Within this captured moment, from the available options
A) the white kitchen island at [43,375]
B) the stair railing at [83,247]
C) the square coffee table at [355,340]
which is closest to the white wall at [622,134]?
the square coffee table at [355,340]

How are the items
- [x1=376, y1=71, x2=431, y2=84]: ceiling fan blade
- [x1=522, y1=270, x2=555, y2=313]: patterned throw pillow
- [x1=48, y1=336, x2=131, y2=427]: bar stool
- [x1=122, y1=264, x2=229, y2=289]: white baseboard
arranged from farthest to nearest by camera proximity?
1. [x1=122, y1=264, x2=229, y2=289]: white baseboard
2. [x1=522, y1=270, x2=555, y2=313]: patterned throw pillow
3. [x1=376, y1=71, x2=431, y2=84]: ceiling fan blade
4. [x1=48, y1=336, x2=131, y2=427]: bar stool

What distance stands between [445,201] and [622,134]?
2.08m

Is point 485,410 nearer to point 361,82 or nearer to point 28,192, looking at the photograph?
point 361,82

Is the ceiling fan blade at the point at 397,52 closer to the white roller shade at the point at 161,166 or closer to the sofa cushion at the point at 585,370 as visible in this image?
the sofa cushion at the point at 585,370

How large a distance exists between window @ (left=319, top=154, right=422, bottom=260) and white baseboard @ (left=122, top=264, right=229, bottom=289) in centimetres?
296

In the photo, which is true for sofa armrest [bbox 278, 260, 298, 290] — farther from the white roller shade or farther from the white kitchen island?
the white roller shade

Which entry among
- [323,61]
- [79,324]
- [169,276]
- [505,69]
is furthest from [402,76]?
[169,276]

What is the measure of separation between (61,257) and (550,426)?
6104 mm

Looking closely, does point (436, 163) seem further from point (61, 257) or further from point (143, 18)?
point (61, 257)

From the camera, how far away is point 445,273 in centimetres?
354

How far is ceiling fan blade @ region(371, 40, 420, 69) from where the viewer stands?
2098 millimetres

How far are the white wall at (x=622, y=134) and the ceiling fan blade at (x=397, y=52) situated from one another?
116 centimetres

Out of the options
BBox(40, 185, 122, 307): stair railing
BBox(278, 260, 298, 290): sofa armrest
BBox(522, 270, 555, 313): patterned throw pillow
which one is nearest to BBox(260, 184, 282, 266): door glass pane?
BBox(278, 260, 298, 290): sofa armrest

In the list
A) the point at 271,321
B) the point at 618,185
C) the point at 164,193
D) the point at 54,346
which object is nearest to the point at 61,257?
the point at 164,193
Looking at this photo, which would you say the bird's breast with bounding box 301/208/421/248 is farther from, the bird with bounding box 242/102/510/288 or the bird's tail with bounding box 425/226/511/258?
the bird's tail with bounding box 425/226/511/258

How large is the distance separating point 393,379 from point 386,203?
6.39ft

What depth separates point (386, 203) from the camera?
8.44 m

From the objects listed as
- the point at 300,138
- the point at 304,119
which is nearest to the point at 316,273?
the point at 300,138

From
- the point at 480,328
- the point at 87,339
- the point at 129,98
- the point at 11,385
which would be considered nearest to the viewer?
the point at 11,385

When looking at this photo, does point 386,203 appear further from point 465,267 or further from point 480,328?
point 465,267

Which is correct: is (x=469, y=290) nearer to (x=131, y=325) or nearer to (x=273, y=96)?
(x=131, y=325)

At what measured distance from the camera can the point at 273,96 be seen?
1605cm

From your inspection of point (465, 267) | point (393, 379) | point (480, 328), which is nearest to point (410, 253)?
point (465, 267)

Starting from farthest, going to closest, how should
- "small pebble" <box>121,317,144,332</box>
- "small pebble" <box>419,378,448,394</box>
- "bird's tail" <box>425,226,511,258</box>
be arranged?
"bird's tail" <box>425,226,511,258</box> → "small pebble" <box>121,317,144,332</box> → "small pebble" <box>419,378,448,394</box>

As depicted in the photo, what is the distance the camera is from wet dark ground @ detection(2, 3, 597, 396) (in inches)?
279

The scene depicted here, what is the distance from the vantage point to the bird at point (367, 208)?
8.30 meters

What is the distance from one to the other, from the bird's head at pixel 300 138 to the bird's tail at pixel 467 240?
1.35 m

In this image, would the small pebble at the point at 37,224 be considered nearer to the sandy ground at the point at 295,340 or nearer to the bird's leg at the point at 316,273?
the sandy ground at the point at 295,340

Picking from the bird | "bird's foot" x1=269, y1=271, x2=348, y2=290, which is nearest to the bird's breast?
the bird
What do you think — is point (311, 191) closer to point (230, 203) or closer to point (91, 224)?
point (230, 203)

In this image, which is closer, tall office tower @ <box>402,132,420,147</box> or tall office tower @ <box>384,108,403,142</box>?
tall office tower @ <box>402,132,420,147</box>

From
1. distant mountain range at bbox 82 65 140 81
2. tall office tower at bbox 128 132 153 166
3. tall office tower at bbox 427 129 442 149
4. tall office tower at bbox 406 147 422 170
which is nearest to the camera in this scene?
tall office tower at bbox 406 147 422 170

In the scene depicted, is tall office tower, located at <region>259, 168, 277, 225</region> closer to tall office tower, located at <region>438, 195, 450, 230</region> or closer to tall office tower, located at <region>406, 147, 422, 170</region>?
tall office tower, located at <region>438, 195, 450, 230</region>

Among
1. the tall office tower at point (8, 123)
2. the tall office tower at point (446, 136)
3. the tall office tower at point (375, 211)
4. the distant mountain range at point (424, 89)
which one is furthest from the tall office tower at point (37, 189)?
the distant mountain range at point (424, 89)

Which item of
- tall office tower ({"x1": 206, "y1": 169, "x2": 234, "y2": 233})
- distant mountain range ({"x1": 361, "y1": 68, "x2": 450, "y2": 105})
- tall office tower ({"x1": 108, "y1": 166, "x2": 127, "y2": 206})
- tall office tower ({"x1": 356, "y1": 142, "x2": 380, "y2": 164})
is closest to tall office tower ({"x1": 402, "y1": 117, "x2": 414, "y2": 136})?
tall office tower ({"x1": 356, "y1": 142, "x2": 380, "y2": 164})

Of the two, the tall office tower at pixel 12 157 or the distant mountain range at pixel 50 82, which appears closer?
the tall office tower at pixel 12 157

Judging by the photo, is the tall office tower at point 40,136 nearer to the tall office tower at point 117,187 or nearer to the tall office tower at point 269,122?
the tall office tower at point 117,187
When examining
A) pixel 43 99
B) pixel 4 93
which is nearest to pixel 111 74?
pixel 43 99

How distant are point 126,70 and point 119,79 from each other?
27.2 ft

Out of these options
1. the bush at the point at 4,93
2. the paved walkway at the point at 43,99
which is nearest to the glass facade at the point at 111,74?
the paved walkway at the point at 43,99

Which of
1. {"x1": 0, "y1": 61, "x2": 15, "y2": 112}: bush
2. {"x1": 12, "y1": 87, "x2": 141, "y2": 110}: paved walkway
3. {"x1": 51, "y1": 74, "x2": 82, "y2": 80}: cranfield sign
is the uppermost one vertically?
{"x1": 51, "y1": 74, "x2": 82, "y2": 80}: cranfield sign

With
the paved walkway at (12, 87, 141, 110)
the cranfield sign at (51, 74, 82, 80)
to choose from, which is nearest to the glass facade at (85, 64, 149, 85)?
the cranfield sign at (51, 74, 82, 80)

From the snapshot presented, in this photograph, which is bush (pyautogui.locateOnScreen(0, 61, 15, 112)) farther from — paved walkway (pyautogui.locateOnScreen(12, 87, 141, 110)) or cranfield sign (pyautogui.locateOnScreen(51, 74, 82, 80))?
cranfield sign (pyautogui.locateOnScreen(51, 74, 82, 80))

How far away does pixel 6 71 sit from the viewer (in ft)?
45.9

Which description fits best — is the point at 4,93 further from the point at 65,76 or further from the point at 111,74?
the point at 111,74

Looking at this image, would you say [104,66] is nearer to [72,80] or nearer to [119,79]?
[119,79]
++++
_출제 문제_. 위의 행을 처음부터 끝까지 빠짐없이, 한 글자도 바꾸지 말고 그대로 출력해 주세요.

_문제 풀이_.
Within this captured moment, from the available options
A) the white kitchen island at [43,375]
B) the stair railing at [83,247]
C) the square coffee table at [355,340]
which is closest to the white wall at [622,134]?
the square coffee table at [355,340]

How are the items
- [x1=376, y1=71, x2=431, y2=84]: ceiling fan blade
- [x1=522, y1=270, x2=555, y2=313]: patterned throw pillow
- [x1=48, y1=336, x2=131, y2=427]: bar stool
- [x1=122, y1=264, x2=229, y2=289]: white baseboard
arranged from farthest to nearest by camera proximity?
1. [x1=122, y1=264, x2=229, y2=289]: white baseboard
2. [x1=522, y1=270, x2=555, y2=313]: patterned throw pillow
3. [x1=376, y1=71, x2=431, y2=84]: ceiling fan blade
4. [x1=48, y1=336, x2=131, y2=427]: bar stool

What distance stands between [445,201] and [622,134]?
2.08m

Is point 485,410 nearer to point 361,82 or nearer to point 28,192, looking at the photograph?
point 361,82

Is the ceiling fan blade at the point at 397,52 closer to the white roller shade at the point at 161,166 or closer to the sofa cushion at the point at 585,370 as visible in this image?
the sofa cushion at the point at 585,370

How large a distance exists between window @ (left=319, top=154, right=422, bottom=260) and white baseboard @ (left=122, top=264, right=229, bottom=289) in centimetres?
296

In the photo, which is true for sofa armrest [bbox 278, 260, 298, 290] — farther from the white roller shade or farther from the white kitchen island?
the white roller shade

Which entry among
- [323,61]
- [79,324]
- [169,276]
- [505,69]
is furthest from [402,76]?
[169,276]

What is the measure of separation between (61,257) and (550,426)?
6104 mm

Looking closely, does point (436, 163) seem further from point (61, 257) or further from point (143, 18)?
point (61, 257)

From the camera, how far away is point 445,273 in centimetres?
354

How far is ceiling fan blade @ region(371, 40, 420, 69) from where the viewer stands?
2098 millimetres

How far are the white wall at (x=622, y=134) and the ceiling fan blade at (x=397, y=52) situated from one another?
116 centimetres

Out of the options
BBox(40, 185, 122, 307): stair railing
BBox(278, 260, 298, 290): sofa armrest
BBox(522, 270, 555, 313): patterned throw pillow
which one is nearest to BBox(260, 184, 282, 266): door glass pane?
BBox(278, 260, 298, 290): sofa armrest

In the list
A) the point at 271,321
B) the point at 618,185
C) the point at 164,193
D) the point at 54,346
which object is nearest to the point at 61,257?
the point at 164,193
Looking at this photo, which would you say the bird's breast with bounding box 301/208/421/248 is farther from, the bird with bounding box 242/102/510/288 or the bird's tail with bounding box 425/226/511/258?
the bird's tail with bounding box 425/226/511/258

How large is the distance separating point 393,379 from point 386,203?
6.39ft

What depth separates point (386, 203) from the camera?
8.44 m

From the objects listed as
- the point at 300,138
- the point at 304,119
which is nearest to the point at 316,273?
the point at 300,138

From
- the point at 480,328
- the point at 87,339
- the point at 129,98
- the point at 11,385
which would be considered nearest to the viewer?
the point at 11,385

When looking at this photo, does point 386,203 appear further from point 465,267 or further from point 480,328?
point 465,267

Which is correct: is (x=469, y=290) nearer to (x=131, y=325) or nearer to (x=273, y=96)?
(x=131, y=325)

At what measured distance from the camera can the point at 273,96 be seen?
1605cm

From your inspection of point (465, 267) | point (393, 379) | point (480, 328), which is nearest to point (410, 253)?
point (465, 267)

Starting from farthest, going to closest, how should
- "small pebble" <box>121,317,144,332</box>
- "small pebble" <box>419,378,448,394</box>
- "bird's tail" <box>425,226,511,258</box>
be arranged?
"bird's tail" <box>425,226,511,258</box> → "small pebble" <box>121,317,144,332</box> → "small pebble" <box>419,378,448,394</box>

As depicted in the photo, what is the distance the camera is from wet dark ground @ detection(2, 3, 597, 396) (in inches)?
279

The scene depicted here, what is the distance from the vantage point to the bird at point (367, 208)?
8.30 meters

What is the distance from one to the other, from the bird's head at pixel 300 138 to the bird's tail at pixel 467 240?
1.35 m

In this image, would the small pebble at the point at 37,224 be considered nearer to the sandy ground at the point at 295,340 or nearer to the bird's leg at the point at 316,273?
the sandy ground at the point at 295,340

Picking from the bird | "bird's foot" x1=269, y1=271, x2=348, y2=290, which is nearest to the bird's breast?
the bird
What do you think — is point (311, 191) closer to point (230, 203) or closer to point (91, 224)?
point (230, 203)

In this image, which is closer, tall office tower @ <box>402,132,420,147</box> or tall office tower @ <box>384,108,403,142</box>?
tall office tower @ <box>402,132,420,147</box>

From
1. distant mountain range at bbox 82 65 140 81
2. tall office tower at bbox 128 132 153 166
3. tall office tower at bbox 427 129 442 149
4. tall office tower at bbox 406 147 422 170
which is nearest to the camera in this scene?
tall office tower at bbox 406 147 422 170

In the scene depicted, is tall office tower, located at <region>259, 168, 277, 225</region> closer to tall office tower, located at <region>438, 195, 450, 230</region> or closer to tall office tower, located at <region>406, 147, 422, 170</region>?
tall office tower, located at <region>438, 195, 450, 230</region>

Among
1. the tall office tower at point (8, 123)
2. the tall office tower at point (446, 136)
3. the tall office tower at point (375, 211)
4. the distant mountain range at point (424, 89)
which one is furthest from the tall office tower at point (37, 189)?
the distant mountain range at point (424, 89)

Which item of
- tall office tower ({"x1": 206, "y1": 169, "x2": 234, "y2": 233})
- distant mountain range ({"x1": 361, "y1": 68, "x2": 450, "y2": 105})
- tall office tower ({"x1": 108, "y1": 166, "x2": 127, "y2": 206})
- tall office tower ({"x1": 356, "y1": 142, "x2": 380, "y2": 164})
is closest to tall office tower ({"x1": 402, "y1": 117, "x2": 414, "y2": 136})?
tall office tower ({"x1": 356, "y1": 142, "x2": 380, "y2": 164})

Of the two, the tall office tower at pixel 12 157 or the distant mountain range at pixel 50 82, which appears closer?
the tall office tower at pixel 12 157

Judging by the photo, is the tall office tower at point 40,136 nearer to the tall office tower at point 117,187 or nearer to the tall office tower at point 269,122?
the tall office tower at point 117,187
When examining
A) pixel 43 99
B) pixel 4 93
which is nearest to pixel 111 74?
pixel 43 99

How distant are point 126,70 and point 119,79 from each other?
27.2 ft

Out of these options
1. the bush at the point at 4,93
2. the paved walkway at the point at 43,99
which is nearest to the glass facade at the point at 111,74?
the paved walkway at the point at 43,99

Which of
1. {"x1": 0, "y1": 61, "x2": 15, "y2": 112}: bush
2. {"x1": 12, "y1": 87, "x2": 141, "y2": 110}: paved walkway
3. {"x1": 51, "y1": 74, "x2": 82, "y2": 80}: cranfield sign
is the uppermost one vertically?
{"x1": 51, "y1": 74, "x2": 82, "y2": 80}: cranfield sign

With
the paved walkway at (12, 87, 141, 110)
the cranfield sign at (51, 74, 82, 80)
to choose from, which is nearest to the glass facade at (85, 64, 149, 85)?
the cranfield sign at (51, 74, 82, 80)

From the snapshot presented, in this photograph, which is bush (pyautogui.locateOnScreen(0, 61, 15, 112)) farther from — paved walkway (pyautogui.locateOnScreen(12, 87, 141, 110)) or cranfield sign (pyautogui.locateOnScreen(51, 74, 82, 80))?
cranfield sign (pyautogui.locateOnScreen(51, 74, 82, 80))

How far away does pixel 6 71 sit from the viewer (in ft)?
45.9

Which description fits best — is the point at 4,93 further from the point at 65,76 or further from the point at 111,74?
the point at 111,74

Looking at this image, would you say [104,66] is nearer to [72,80] or nearer to [119,79]?
[119,79]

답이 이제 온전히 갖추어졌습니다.